Page extract START

Skip to content

What Do I Mean when I Say XR?

Share this Post:

The terms we use in live production are often borrowed or adapted—much like our tools. There is probably an entire study that can be done on the way that the entertainment technology industry borrows, adapts, and iterates on top of broader trends in innovation. The way that both the intellectual and technical trends of society are filtered, processed, and reflected back by the entertainment industry. This is not that essay.

The term Extended Reality predates our current use cases much like the term Virtual Production has recently been expanded to incorporate LED volumes. The initial use of the term Extended Reality was in the context of philosophy but at some point, most likely the Milgram (Paul not Stanley) & Kishino paper in 1994 (www.bit.ly/Milgram_Kishino1994) the concept of a granular definition of experience ranging from unmediated “reality” at one end to a fully mediated “virtual reality” at the other end has taken root giving us a series of acronyms (AR, VR, XR, MR) that we now use to try to make sense of the ways that digital experiences are infiltrating our lives.

This is a good point to provide a very brief glossary of sorts. Please remember that these are my interpretations of these terms and that I do have an agenda.

RealityThis is the thing that our brain constructs that we all accept as the real world. The things are the things. The colors are the colors. We feel the wind coming off the ocean and the heat from a nearby fire. There are things that itch. This is sometimes called “consensus reality” because the people who are really into Extended Reality spend a lot of time pondering how our brains construct the waking hallucination that we refer to as “the real world”.

Virtual Reality (VR)This is a very literal term delivering an environment that is virtually real. A Virtual Reality system sits in between a user and the real world and substitutes digital content for real content. This means that a Virtual Reality experience is explicitly fully immersive and functions by replacing reality. Ready Player One is probably the go to reference here.

Augmented Reality (AR)The aim here is typically to enhance reality often utilizing “portals” or “lenses” that offer a digitally modified view of a real space. These add information or other stimuli that will supplement what the user is getting through their own senses. If someone took that meme where you can see the calculations floating in front of you in space and made it actually happen it would be AR.

Extended Reality (XR)This covers everything from the lightest touches of Augmented Reality through to the most fully comprehensive Virtual Reality and includes everything in between.

Mixed Reality (MR)Mixed Reality was one of several alternate terms for Augmented Reality. It diverged from AR over time and then fell out of favor. It assumes some level of mediated immersive experience that explicitly includes the user’s local built environment.

It is also worth noting that these definitions include sound, light, and anything else we can control (haptics) to more completely render and manage an experience.

Page extract END

Prompt 1: According to the article on XR terms, in what year was the Milgram and Kishino paper published?
Prompt 2: Duplicate the passage of the article on XR terms between "Virtual Reality (VR)This" and "would be AR.", inclusive.

Excerpted data START

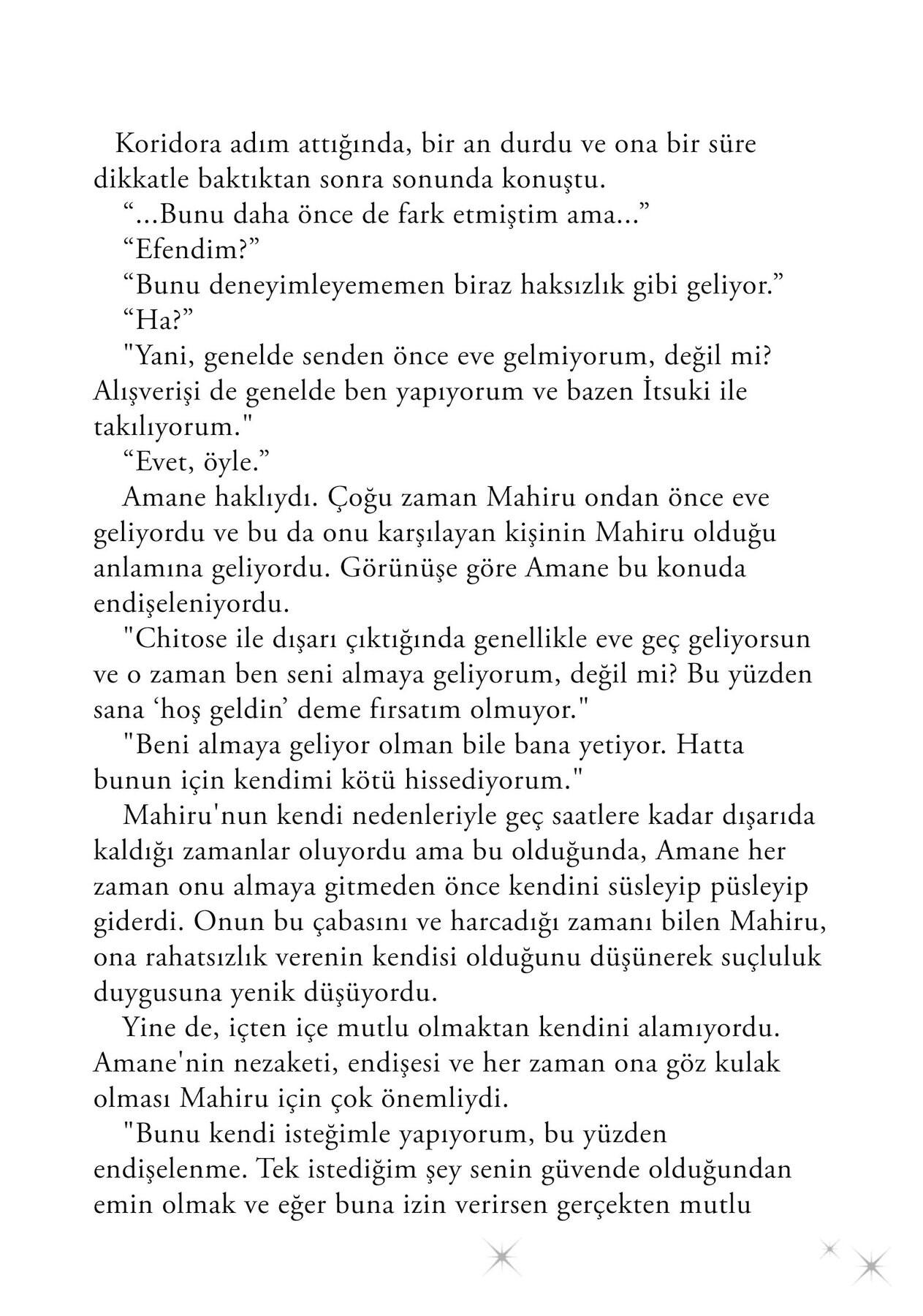 Koridora adım attığında, bir an durdu ve ona bir süre dikkatle baktıktan sonra sonunda konuştu.

"...Bunu daha önce de fark etmiştim ama..."

"Efendim?"

"Bunu deneyimleyememen biraz haksızlık gibi geliyor."

"Ha?"

"Yani, genelde senden önce eve gelmiyorum, değil mi? Alışverişi de genelde ben yapıyorum ve bazen İtsuki ile takılıyorum."

"Evet, öyle."

Amane haklıydı. Çoğu zaman Mahiru ondan önce eve geliyordu ve bu da onu karşılayan kişinin Mahiru olduğu anlamına geliyordu. Görünüşe göre Amane bu konuda endişeleniyordu.

"Chitose ile dışarı çıktığında genellikle eve geç geliyorsun ve o zaman ben seni almaya geliyorum, değil mi? Bu yüzden sana 'hoş geldin' deme fırsatım olmuyor."

"Beni almaya geliyor olman bile bana yetiyor. Hatta bunun için kendimi kötü hissediyorum."

Mahiru'nun kendi nedenleriyle geç saatlere kadar dışarıda kaldığı zamanlar oluyordu ama bu olduğunda, Amane her zaman onu almaya gitmeden önce kendini süsleyip püsleyip giderdi. Onun bu çabasını ve harcadığı zamanı bilen Mahiru, ona rahatsızlık verenin kendisi olduğunu düşünerek suçluluk duygusuna yenik düşüyordu.

Yine de, içten içe mutlu olmaktan kendini alamıyordu. Amane'nin nezaketi, endişesi ve her zaman ona göz kulak olması Mahiru için çok önemliydi.

"Bunu kendi isteğimle yapıyorum, bu yüzden endişelenme. Tek istediğim şey senin güvende olduğundan emin olmak ve eğer buna izin verirsen gerçekten mutlu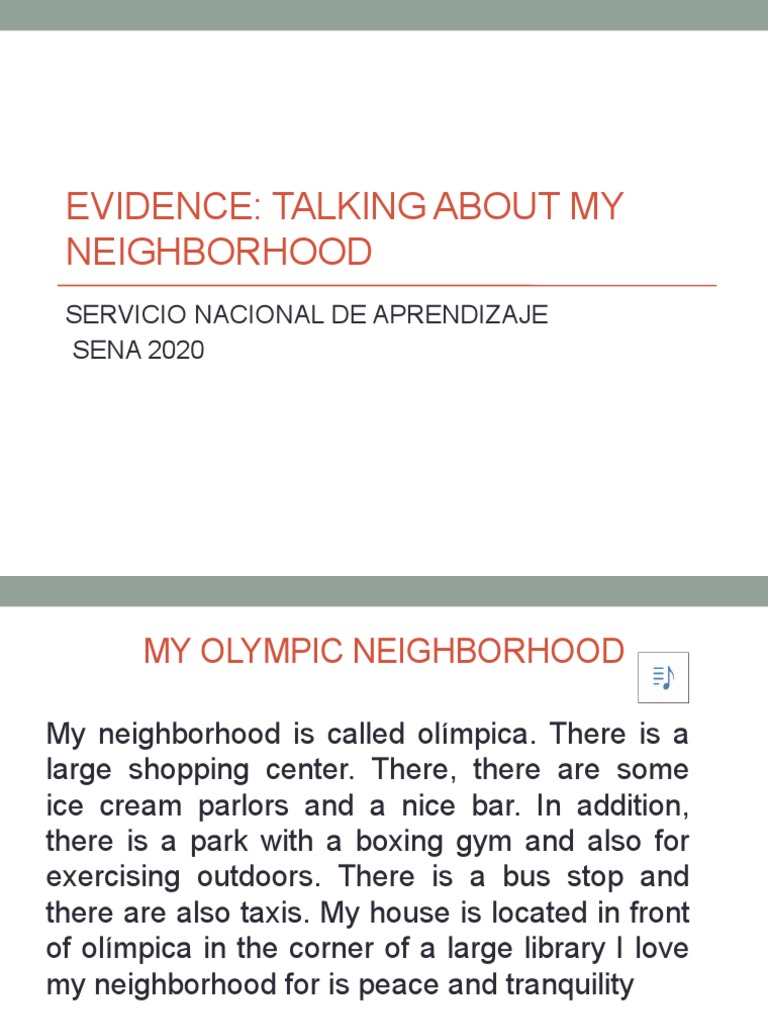 EVIDENCE: TALKING ABOUT MY NEIGHBORHOOD

SERVICIO NACIONAL DE APRENDIZAJE
SENA 2020

MY OLYMPIC NEIGHBORHOOD

My neighborhood is called olímpica. There is a large shopping center. There, there are some ice cream parlors and a nice bar. In addition, there is a park with a boxing gym and also for exercising outdoors. There is a bus stop and there are also taxis. My house is located in front of olímpica in the corner of a large library I love my neighborhood for is peace and tranquility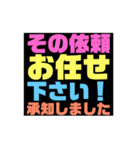 その依頼
お任せ
下さい！
承知しました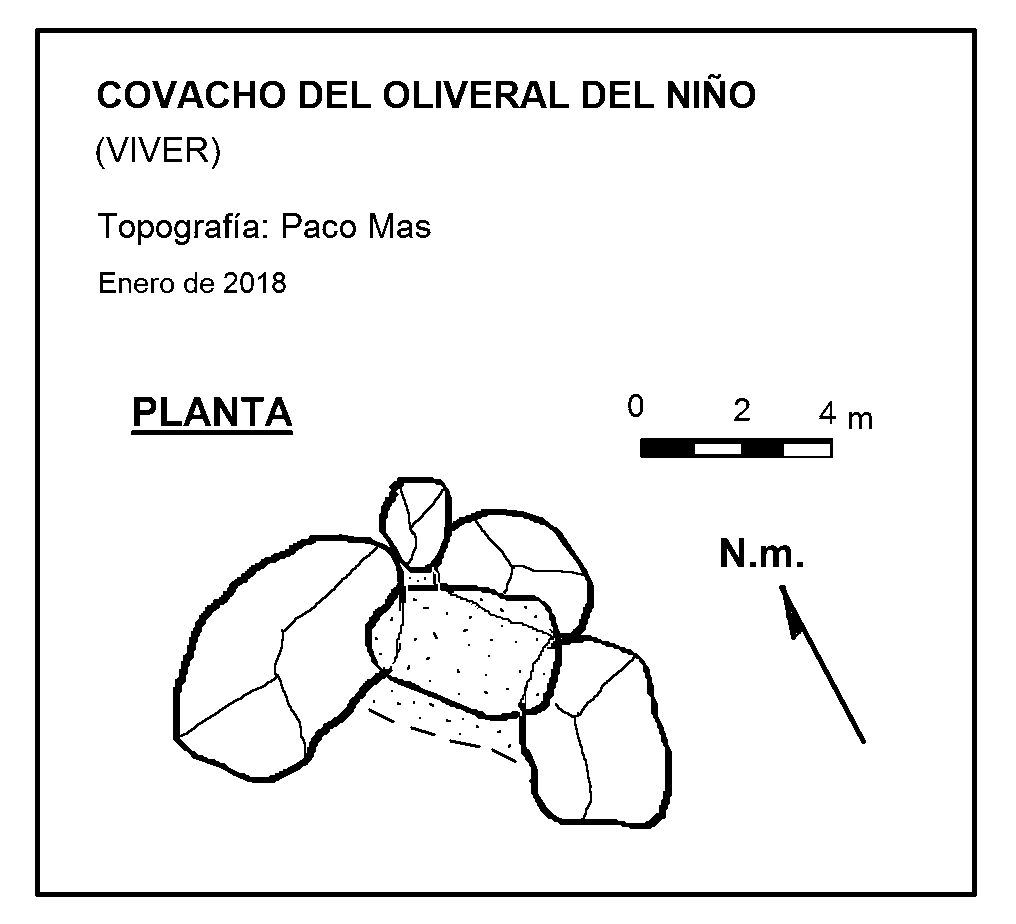 COVACHO DEL OLIVERAL DEL NIÑO
(VIVER)

Topografía: Paco Mas

Enero de 2018

PLANTA

0 2 4 m

N.m.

Excerpted data END

Task answer 1: 1994

Task answer 2:
Virtual Reality (VR)This is a very literal term delivering an environment that is virtually real. A Virtual Reality system sits in between a user and the real world and substitutes digital content for real content. This means that a Virtual Reality experience is explicitly fully immersive and functions by replacing reality. Ready Player One is probably the go to reference here.

Augmented Reality (AR)The aim here is typically to enhance reality often utilizing “portals” or “lenses” that offer a digitally modified view of a real space. These add information or other stimuli that will supplement what the user is getting through their own senses. If someone took that meme where you can see the calculations floating in front of you in space and made it actually happen it would be AR.